PROBLEM:
Copy the rows below word for word, starting at the line that contains "What is the spatial" and ending at the end of the rows. Do not include the pictures in your copy.

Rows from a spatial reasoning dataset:
----------

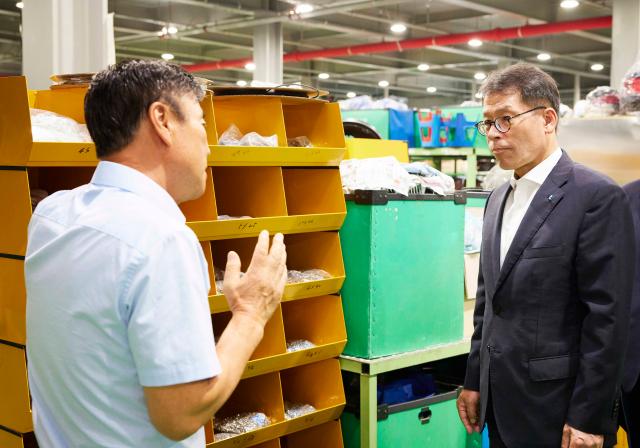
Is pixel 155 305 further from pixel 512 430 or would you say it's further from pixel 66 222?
pixel 512 430

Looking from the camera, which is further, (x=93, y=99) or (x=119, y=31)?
(x=119, y=31)

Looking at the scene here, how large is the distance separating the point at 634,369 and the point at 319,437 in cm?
132

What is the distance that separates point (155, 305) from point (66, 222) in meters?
0.26

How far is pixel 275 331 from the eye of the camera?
2840mm

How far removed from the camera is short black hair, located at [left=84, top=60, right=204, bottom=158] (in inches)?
54.4

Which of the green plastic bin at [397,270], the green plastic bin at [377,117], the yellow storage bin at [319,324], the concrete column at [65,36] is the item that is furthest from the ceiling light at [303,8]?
the yellow storage bin at [319,324]

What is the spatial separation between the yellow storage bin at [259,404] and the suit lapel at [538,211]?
1.06m

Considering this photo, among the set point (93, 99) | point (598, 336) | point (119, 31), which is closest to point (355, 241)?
point (598, 336)

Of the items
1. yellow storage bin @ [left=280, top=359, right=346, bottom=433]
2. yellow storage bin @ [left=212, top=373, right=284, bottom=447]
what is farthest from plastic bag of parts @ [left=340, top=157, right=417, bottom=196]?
yellow storage bin @ [left=212, top=373, right=284, bottom=447]

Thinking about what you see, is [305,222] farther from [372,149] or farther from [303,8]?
[303,8]

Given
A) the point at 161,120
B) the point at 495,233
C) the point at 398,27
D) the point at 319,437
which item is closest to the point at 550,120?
the point at 495,233

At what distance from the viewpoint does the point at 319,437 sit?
10.4 ft

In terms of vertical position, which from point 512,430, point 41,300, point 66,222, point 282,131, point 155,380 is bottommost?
point 512,430

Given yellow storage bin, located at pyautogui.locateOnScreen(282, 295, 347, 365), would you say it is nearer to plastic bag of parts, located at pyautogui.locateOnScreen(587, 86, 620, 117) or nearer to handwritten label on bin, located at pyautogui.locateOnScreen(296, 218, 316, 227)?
handwritten label on bin, located at pyautogui.locateOnScreen(296, 218, 316, 227)
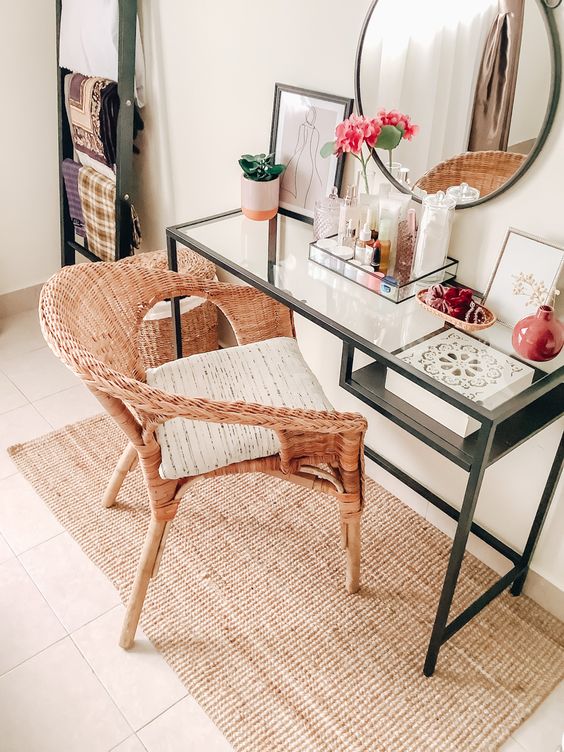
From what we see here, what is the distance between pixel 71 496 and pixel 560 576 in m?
1.31

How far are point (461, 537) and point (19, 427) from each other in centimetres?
151

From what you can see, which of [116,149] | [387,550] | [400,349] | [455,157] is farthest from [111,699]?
[116,149]

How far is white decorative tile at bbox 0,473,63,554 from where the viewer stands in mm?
1880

----------

RESULT OF THE TASK:
What is the spatial separation between the yellow storage bin at [259,404] and the suit lapel at [538,211]?
1.06m

Considering this photo, among the set point (93, 99) | point (598, 336) | point (119, 31), which is closest to point (355, 241)?
point (598, 336)

Of the items
1. yellow storage bin @ [left=280, top=359, right=346, bottom=433]
2. yellow storage bin @ [left=212, top=373, right=284, bottom=447]
what is farthest from plastic bag of parts @ [left=340, top=157, right=417, bottom=196]?
yellow storage bin @ [left=212, top=373, right=284, bottom=447]

Thinking about what you see, is [305,222] farther from [372,149] or farther from [303,8]?
[303,8]

Given
A) the point at 161,120
B) the point at 495,233
C) the point at 398,27
D) the point at 319,437
which item is closest to the point at 550,120?
the point at 495,233

At what distance from the viewpoint does the point at 319,437 sit?
10.4 ft

In terms of vertical position, which from point 512,430, point 41,300, point 66,222, point 282,131, point 155,380 is bottommost?
point 512,430

Given yellow storage bin, located at pyautogui.locateOnScreen(282, 295, 347, 365), would you say it is nearer to plastic bag of parts, located at pyautogui.locateOnScreen(587, 86, 620, 117) or nearer to handwritten label on bin, located at pyautogui.locateOnScreen(296, 218, 316, 227)?
handwritten label on bin, located at pyautogui.locateOnScreen(296, 218, 316, 227)
From what we see here, what is the distance between pixel 71 496 and pixel 560 576 in m?
1.31

How far are point (461, 537) and point (19, 427) from each other in centimetres?
151

From what you can see, which of [116,149] | [387,550] | [400,349] | [455,157] is farthest from [111,699]?
[116,149]

How far is white decorative tile at bbox 0,473,63,554 from where the viewer stands in mm?
1880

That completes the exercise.